**TASK DIRECTIONS**
Shown below are entries with pictures; the line with "gallons: Gallons of" through the line with "Biznesmen w kostiumu" is the span to retype exactly, and the pictures stay out.

**RECORDS SHOWN**
-----

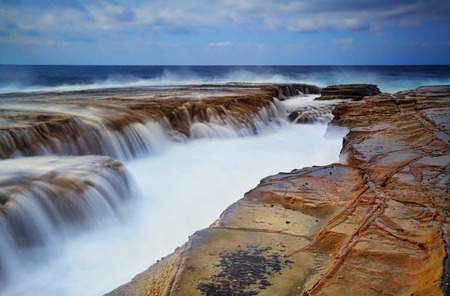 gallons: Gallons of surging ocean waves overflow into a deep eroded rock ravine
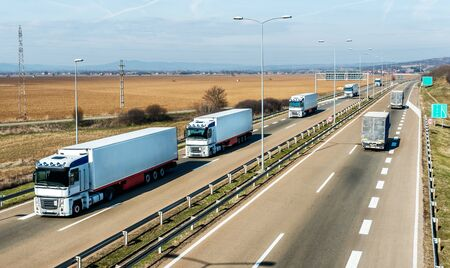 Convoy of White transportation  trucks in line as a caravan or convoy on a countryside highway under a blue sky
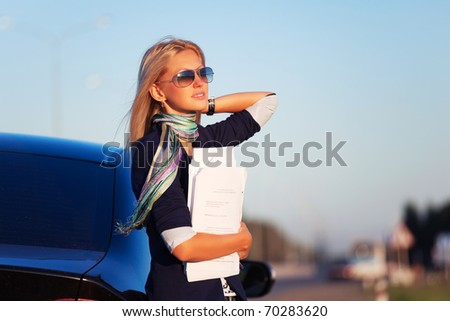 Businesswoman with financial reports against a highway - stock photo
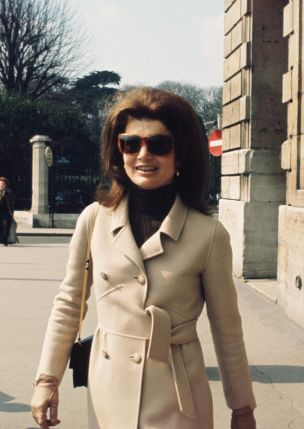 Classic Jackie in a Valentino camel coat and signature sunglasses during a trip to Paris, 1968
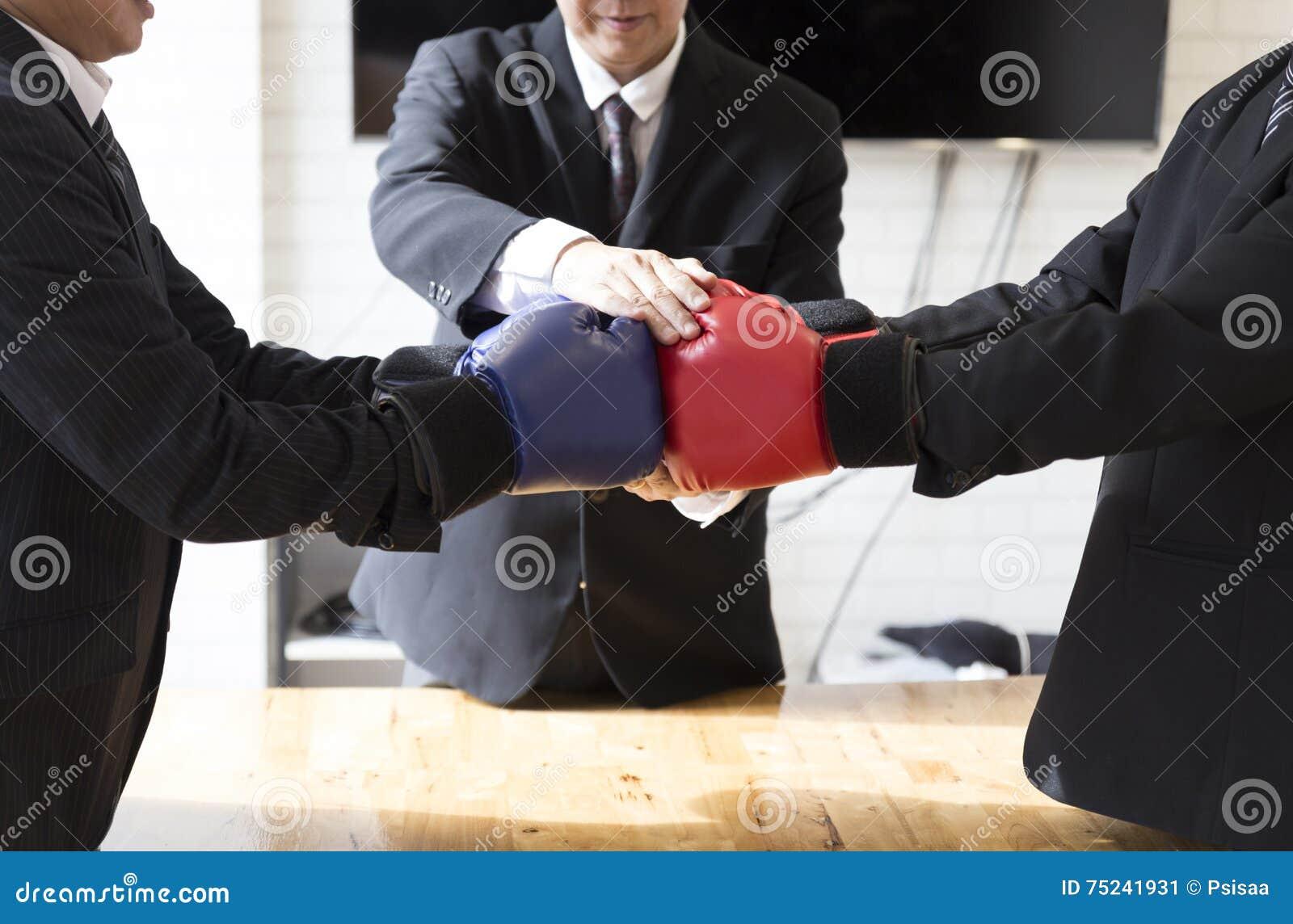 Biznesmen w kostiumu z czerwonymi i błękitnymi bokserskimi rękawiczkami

-----

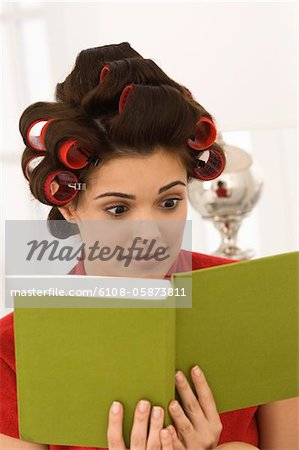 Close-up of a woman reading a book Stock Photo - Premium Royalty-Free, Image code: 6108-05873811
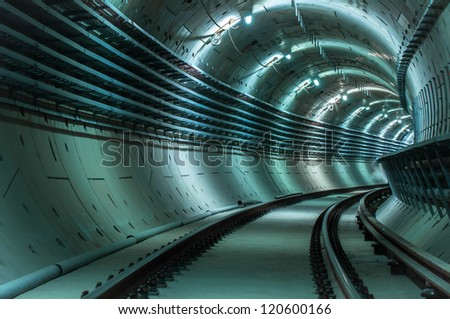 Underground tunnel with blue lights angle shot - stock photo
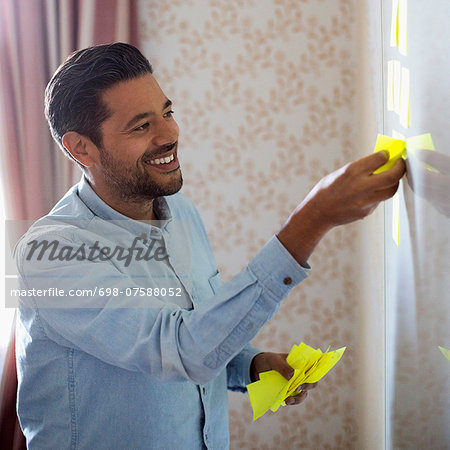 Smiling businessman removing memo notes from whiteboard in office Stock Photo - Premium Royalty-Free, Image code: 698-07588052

-----

**EXPECTED ANSWER**
 gallons: Gallons of surging ocean waves overflow into a deep eroded rock ravine
 Convoy of White transportation  trucks in line as a caravan or convoy on a countryside highway under a blue sky
 Businesswoman with financial reports against a highway - stock photo
 Classic Jackie in a Valentino camel coat and signature sunglasses during a trip to Paris, 1968
 Biznesmen w kostiumu z czerwonymi i błękitnymi bokserskimi rękawiczkami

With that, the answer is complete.